Em Gênesis 2, a criação do ser humano segue dois estágios: primeiro do homem, depois da mulher. O homem é criado (Gênesis 2:7) do pó da terra e recebe um sopro de vida. O nome do homem está conectado diretamente à terra – ʾādām (homem) ʾădāmâ (terra) – sendo “terra” um substantivo feminino, e “homem”, um substantivo masculino, possivelmente da mesma raiz. Os animais, curiosamente, também são criados do pó da terra (Gênesis 2:19), e a ação da criação de ambos, homem e animais, é descrita com o mesmo verbo – formar/moldar (yṣr). O homem, que veio da terra recebe como missão/função cuidar dela (Gênesis 2:15). Como Deus plantou e preparou o jardim, o homem deve trabalhar nele (imitatio Dei).
Na parte final de Gênesis 2, a criação da mulher é apresentada de maneira curiosa. Deus constata que o homem necessitava de uma ajudadora (Gênesis 2:18). Ele então a forma de uma costela do homem. O verbo usado para esta operação de feitura da mulher é “construir” (bnh), bem mais elaborado do que o verbo usado para o homem. A função dada à mulher, de ajudadora, também merece nota. A palavra ajudadora, do hebraico, aparece poucas vezes no texto bíblico (cerca de 21) e na maioria esmagadora se refere a Deus; ou seja, Ele é o ajudador. Assim como Ele é o ajudador, a mulher também o será (imitatio Dei). A mulher, que veio do homem, recebe a função/missão de cuidar do homem. O nome dado a ela, inclusive, reflete esta relação: ela é ʾšh (mulher), porque veio do ʾyš (homem) – substantivo feminino e masculino da mesma raiz.
A construção da narrativa é impressionante: sua origem é também sua missão. O homem da terra trabalhará a terra. A mulher, do homem, ajudará o homem. Por isso que, em Gênesis 3, após o pecado, ao receberem a punição divina, ambos, mulher e homem, sofrerão nas “mãos” de sua missão/origem: a mulher é punida em relação ao homem (Gênesis 3:16); o homem é punido em relação à terra (Gênesis 3:17-19). A origem é também o destino, desde o princípio.
É importante realçar que, em nenhum momento, há qualquer ideia de superioridade do homem sobre a mulher. Ambos são declarados realeza em Gênesis 1 e ambos estão conectados, funcionalmente, à sua origem em Gênesis 2. Toda a ênfase, como visto, está no imitatio Dei, o que significa que ambos são criados para imitarem o Criador.
Por fim, uma última nuance ainda em Gênesis 2. Gênesis 2:15 diz: “Tomou Yahweh Deus o homem e o descansou no Jardim do Éden para o trabalhar e guardar.”[2] O homem é tomado (lqḥ) por Deus e colocado (nḥ) no Éden. O verbo usado para dizer que o homem foi colocado no Éden é da raiz nḥ. Apesar do seu uso no hipʿil poder ser traduzido como assentar, deitar, deixar, colocar ou até mesmo pacificar, essas traduções parecem partir de seu significado principal, descansar. Em Êxodo 20:8-11 e 23:12, em textos que falam sobre o sábado, o sétimo dia, nḥ aparece em paralelo à raiz šbt, também traduzida como descanso.

========================

- PROBLEMA 1:
Com base no texto sobre a criação em Gênesis 2, responda:
(a) Qual verbo hebraico descreve a criação tanto do homem quanto dos animais?
(b) Quantas vezes, aproximadamente, a palavra "ajudadora" aparece no texto bíblico?
(c) Em quais passagens de Êxodo a raiz nḥ aparece em paralelo à raiz šbt?

========================

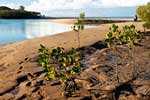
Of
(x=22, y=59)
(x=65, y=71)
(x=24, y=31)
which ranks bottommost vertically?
(x=24, y=31)

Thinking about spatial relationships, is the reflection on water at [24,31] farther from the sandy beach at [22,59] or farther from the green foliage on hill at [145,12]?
the green foliage on hill at [145,12]

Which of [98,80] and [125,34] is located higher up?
[125,34]

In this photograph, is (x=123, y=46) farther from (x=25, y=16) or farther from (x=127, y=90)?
(x=25, y=16)

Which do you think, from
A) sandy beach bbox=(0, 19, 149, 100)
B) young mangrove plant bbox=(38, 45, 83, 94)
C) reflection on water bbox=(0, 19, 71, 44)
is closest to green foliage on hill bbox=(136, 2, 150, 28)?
sandy beach bbox=(0, 19, 149, 100)

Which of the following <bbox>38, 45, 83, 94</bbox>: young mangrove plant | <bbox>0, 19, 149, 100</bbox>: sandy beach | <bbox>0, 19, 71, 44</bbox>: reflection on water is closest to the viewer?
<bbox>38, 45, 83, 94</bbox>: young mangrove plant

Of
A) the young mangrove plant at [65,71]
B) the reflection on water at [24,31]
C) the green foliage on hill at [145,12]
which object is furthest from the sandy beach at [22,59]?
the reflection on water at [24,31]

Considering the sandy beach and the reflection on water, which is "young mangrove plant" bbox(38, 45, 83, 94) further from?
the reflection on water

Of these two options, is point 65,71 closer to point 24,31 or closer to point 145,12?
point 145,12

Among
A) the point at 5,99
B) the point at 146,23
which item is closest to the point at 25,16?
the point at 146,23

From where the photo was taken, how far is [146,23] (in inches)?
1372

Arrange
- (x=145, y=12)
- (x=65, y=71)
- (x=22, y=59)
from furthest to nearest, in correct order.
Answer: (x=145, y=12) < (x=22, y=59) < (x=65, y=71)

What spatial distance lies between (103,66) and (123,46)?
5969 mm

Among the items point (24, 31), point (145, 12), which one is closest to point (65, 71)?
point (145, 12)

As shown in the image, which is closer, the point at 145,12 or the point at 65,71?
the point at 65,71
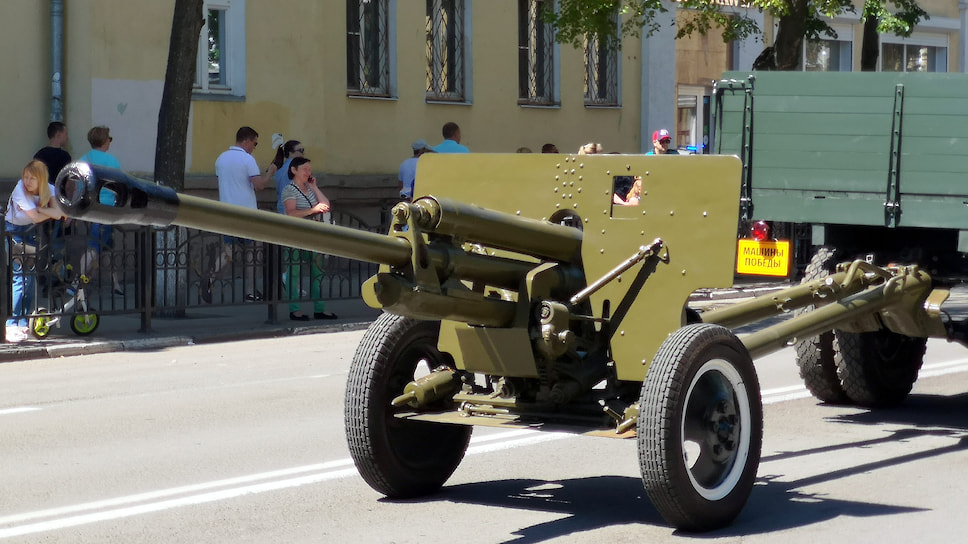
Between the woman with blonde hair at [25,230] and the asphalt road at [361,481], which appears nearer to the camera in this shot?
the asphalt road at [361,481]

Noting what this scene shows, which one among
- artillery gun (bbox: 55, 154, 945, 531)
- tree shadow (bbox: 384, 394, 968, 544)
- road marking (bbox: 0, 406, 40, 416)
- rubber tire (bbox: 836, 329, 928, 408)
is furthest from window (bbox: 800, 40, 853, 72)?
Answer: artillery gun (bbox: 55, 154, 945, 531)

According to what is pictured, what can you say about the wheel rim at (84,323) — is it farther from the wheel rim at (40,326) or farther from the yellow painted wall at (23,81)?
the yellow painted wall at (23,81)

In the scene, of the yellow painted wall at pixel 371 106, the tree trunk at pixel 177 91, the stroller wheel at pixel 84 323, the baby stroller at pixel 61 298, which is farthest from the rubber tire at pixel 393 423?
the yellow painted wall at pixel 371 106

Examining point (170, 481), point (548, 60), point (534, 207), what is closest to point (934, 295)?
point (534, 207)

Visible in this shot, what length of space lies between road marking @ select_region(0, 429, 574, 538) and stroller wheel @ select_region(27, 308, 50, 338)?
6.71 metres

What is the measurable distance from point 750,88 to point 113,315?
705 centimetres

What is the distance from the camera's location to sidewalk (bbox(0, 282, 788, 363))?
13.2m

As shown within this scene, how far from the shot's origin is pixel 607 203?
6.62 m

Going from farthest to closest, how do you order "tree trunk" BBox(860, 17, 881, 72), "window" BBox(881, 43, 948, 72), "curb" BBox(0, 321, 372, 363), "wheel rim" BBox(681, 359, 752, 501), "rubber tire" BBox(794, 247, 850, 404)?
"window" BBox(881, 43, 948, 72), "tree trunk" BBox(860, 17, 881, 72), "curb" BBox(0, 321, 372, 363), "rubber tire" BBox(794, 247, 850, 404), "wheel rim" BBox(681, 359, 752, 501)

========================

- PROBLEMA 2:
Reescreva, nos registros, as linhas desde a que contém "Which of the" até a que contém "Answer: artillery gun", inclusive, trocando "sandy beach" por "sandy shore" e mantendo todo o resto inalterado. Deixe as imagens fora da resposta.

- RESULTADO DO EXERCÍCIO 1:
(a) O verbo formar/moldar (yṣr).
(b) Cerca de 21 vezes.
(c) Em Êxodo 20:8-11 e 23:12.

- RESULTADO DO EXERCÍCIO 2:
Which of the following <bbox>38, 45, 83, 94</bbox>: young mangrove plant | <bbox>0, 19, 149, 100</bbox>: sandy shore | <bbox>0, 19, 71, 44</bbox>: reflection on water is closest to the viewer?
<bbox>38, 45, 83, 94</bbox>: young mangrove plant

Of
A) the young mangrove plant at [65,71]
B) the reflection on water at [24,31]
C) the green foliage on hill at [145,12]
which object is furthest from the sandy shore at [22,59]?
the reflection on water at [24,31]

Considering the sandy shore and the reflection on water, which is "young mangrove plant" bbox(38, 45, 83, 94) further from?
the reflection on water

Of these two options, is point 65,71 closer to point 24,31 or closer to point 145,12?
point 145,12

Among
A) the point at 5,99
B) the point at 146,23
which item is closest to the point at 25,16?
the point at 146,23

From where the photo was taken, how far is [146,23] (in inches)?
1372

Arrange
- (x=145, y=12)
- (x=65, y=71)
- (x=22, y=59)
from furthest to nearest, in correct order.
Answer: (x=145, y=12) < (x=22, y=59) < (x=65, y=71)

What spatial distance lies between (103,66) and (123,46)?
5969 mm

Among the items point (24, 31), point (145, 12), which one is closest to point (65, 71)?
point (145, 12)

As shown in the image, which is closer, the point at 145,12 or the point at 65,71?
the point at 65,71
Between the woman with blonde hair at [25,230] and the asphalt road at [361,481], which appears nearer to the camera in this shot?
the asphalt road at [361,481]

Noting what this scene shows, which one among
- artillery gun (bbox: 55, 154, 945, 531)
- tree shadow (bbox: 384, 394, 968, 544)
- road marking (bbox: 0, 406, 40, 416)
- rubber tire (bbox: 836, 329, 928, 408)
is furthest from window (bbox: 800, 40, 853, 72)?
Answer: artillery gun (bbox: 55, 154, 945, 531)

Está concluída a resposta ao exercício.